__Short task__:
Return each row that contains the string "apart", copied in full. Matching is case-sensitive.

-------

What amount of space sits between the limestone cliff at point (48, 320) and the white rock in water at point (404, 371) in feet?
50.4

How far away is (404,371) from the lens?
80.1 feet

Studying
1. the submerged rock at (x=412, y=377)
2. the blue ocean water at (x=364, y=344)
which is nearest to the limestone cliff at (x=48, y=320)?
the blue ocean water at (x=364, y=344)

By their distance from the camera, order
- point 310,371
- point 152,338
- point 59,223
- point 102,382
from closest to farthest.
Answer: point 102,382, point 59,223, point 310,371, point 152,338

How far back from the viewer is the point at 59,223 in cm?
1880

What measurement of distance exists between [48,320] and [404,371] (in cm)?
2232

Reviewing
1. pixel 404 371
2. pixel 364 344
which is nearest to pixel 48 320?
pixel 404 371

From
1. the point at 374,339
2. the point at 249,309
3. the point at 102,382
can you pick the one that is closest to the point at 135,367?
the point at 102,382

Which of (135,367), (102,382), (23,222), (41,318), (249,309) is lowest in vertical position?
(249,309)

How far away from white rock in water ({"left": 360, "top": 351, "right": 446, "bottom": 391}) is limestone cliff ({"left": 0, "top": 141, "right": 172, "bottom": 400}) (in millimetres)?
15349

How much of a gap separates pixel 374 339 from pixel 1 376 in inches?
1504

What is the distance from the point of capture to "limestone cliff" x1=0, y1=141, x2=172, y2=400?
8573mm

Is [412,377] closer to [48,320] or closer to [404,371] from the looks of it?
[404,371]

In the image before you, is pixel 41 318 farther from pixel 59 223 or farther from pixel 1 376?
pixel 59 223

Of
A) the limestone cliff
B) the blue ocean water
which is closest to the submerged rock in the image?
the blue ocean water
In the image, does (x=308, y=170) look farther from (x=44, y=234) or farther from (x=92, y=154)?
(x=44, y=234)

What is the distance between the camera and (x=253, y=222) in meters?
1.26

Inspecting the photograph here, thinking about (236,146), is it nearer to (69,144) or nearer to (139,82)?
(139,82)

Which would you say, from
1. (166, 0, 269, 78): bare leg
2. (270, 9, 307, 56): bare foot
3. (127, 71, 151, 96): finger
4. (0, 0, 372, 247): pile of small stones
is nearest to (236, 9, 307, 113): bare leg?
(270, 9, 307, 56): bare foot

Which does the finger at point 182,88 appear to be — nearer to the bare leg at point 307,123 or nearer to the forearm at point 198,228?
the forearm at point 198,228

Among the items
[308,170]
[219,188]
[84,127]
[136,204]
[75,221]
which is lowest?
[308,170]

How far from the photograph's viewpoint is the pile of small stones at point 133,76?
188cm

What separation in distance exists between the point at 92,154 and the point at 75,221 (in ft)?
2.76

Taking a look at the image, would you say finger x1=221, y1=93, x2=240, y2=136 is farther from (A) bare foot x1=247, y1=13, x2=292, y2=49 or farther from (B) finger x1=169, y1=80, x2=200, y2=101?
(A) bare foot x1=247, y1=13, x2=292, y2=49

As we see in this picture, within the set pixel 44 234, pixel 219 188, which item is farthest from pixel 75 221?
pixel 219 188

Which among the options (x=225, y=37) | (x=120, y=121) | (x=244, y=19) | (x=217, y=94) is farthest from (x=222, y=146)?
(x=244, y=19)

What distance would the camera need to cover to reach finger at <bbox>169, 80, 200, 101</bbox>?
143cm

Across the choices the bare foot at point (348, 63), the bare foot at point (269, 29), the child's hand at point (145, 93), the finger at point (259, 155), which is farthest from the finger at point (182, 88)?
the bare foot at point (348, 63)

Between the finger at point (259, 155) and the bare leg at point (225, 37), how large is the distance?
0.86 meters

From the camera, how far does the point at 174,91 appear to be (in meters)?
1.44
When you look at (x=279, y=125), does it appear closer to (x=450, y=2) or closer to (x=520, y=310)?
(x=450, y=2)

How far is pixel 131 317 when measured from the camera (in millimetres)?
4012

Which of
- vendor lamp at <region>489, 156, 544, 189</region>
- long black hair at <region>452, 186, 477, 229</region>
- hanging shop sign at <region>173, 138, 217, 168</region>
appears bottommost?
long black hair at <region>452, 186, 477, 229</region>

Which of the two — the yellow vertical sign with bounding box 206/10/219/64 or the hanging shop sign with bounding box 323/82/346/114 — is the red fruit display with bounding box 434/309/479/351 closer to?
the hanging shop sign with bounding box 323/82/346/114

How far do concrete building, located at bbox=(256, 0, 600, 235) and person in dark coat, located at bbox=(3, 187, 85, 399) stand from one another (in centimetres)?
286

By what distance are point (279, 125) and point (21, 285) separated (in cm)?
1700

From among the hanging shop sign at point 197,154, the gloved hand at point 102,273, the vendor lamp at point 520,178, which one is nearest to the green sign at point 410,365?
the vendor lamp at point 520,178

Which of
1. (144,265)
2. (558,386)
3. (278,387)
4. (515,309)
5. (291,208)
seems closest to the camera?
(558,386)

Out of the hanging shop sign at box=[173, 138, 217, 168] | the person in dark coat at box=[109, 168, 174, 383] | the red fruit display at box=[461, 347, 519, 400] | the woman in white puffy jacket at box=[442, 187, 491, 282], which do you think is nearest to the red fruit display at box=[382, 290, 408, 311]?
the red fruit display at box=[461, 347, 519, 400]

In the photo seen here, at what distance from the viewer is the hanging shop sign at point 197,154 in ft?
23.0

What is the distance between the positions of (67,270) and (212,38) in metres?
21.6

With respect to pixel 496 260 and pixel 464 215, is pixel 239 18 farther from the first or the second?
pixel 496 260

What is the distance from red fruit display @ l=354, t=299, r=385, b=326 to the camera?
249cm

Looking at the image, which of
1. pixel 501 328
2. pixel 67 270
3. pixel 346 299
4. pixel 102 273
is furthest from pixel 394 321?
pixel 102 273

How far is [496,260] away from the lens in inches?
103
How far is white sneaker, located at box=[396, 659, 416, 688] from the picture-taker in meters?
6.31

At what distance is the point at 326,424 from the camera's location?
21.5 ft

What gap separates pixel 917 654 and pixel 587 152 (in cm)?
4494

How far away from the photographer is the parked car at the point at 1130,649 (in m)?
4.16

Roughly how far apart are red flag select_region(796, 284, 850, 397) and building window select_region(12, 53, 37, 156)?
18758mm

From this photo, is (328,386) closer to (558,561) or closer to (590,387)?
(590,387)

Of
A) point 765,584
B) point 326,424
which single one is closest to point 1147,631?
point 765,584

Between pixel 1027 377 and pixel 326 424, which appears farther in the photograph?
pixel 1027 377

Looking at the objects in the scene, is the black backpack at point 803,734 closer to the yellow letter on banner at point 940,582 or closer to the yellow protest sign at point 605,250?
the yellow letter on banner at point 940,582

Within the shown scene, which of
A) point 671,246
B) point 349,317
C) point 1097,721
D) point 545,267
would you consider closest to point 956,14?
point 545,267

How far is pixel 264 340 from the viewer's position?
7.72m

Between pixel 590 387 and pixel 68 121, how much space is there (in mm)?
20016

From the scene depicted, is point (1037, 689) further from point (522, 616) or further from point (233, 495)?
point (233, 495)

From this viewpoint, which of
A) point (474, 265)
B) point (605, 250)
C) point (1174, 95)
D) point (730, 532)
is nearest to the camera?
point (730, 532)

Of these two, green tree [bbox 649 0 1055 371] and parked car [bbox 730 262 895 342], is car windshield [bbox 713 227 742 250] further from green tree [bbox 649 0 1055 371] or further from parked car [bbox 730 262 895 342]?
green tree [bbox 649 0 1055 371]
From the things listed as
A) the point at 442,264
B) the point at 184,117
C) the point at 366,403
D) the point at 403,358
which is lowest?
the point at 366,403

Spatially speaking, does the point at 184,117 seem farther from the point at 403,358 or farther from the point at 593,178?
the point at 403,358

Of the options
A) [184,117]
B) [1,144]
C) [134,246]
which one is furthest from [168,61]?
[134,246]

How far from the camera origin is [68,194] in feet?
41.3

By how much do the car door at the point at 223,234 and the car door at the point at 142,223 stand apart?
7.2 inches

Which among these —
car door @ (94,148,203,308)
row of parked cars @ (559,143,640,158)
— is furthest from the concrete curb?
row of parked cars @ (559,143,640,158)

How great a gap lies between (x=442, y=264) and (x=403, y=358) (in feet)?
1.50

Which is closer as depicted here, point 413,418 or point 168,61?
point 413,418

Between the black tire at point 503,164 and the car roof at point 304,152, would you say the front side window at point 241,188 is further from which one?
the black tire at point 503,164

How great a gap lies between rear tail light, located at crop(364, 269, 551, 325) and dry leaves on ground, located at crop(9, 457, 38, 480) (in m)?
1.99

-------

__Answer to the task__:
Roughly how far apart are red flag select_region(796, 284, 850, 397) and building window select_region(12, 53, 37, 156)?
By how much do the car door at the point at 223,234 and the car door at the point at 142,223 stand apart?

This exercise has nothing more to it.